WORK INSTRUCTIONS
Your answer should hold exactly the lines from the one containing "order: Artiodactyla" through the end of the material, and no others.

MATERIAL PROVIDED
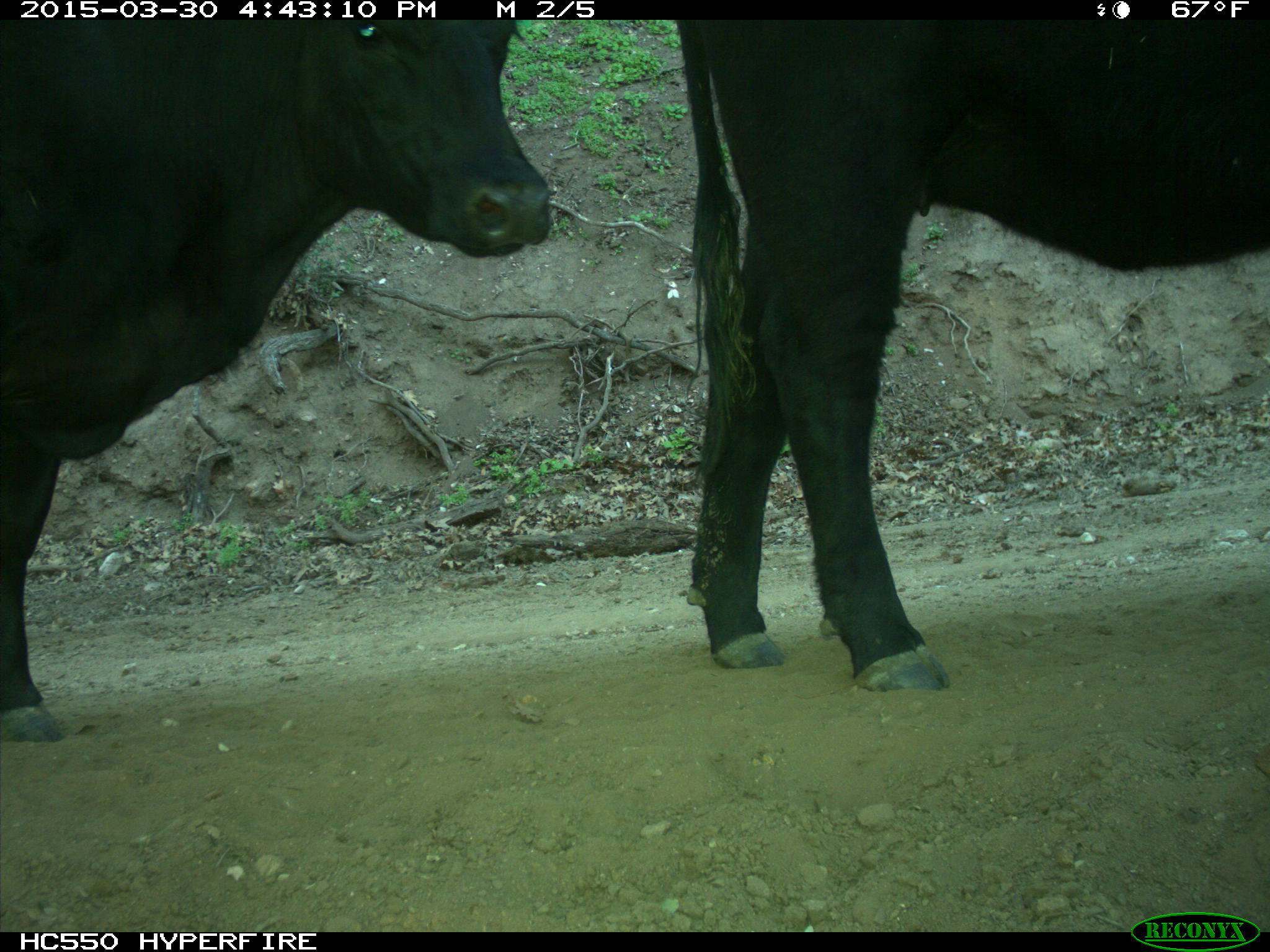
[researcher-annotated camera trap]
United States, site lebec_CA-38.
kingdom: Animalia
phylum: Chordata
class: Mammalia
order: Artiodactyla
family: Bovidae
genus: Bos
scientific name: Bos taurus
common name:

RESPONSE TO THIS TASK
order: Artiodactyla
family: Bovidae
genus: Bos
scientific name: Bos taurus
common name:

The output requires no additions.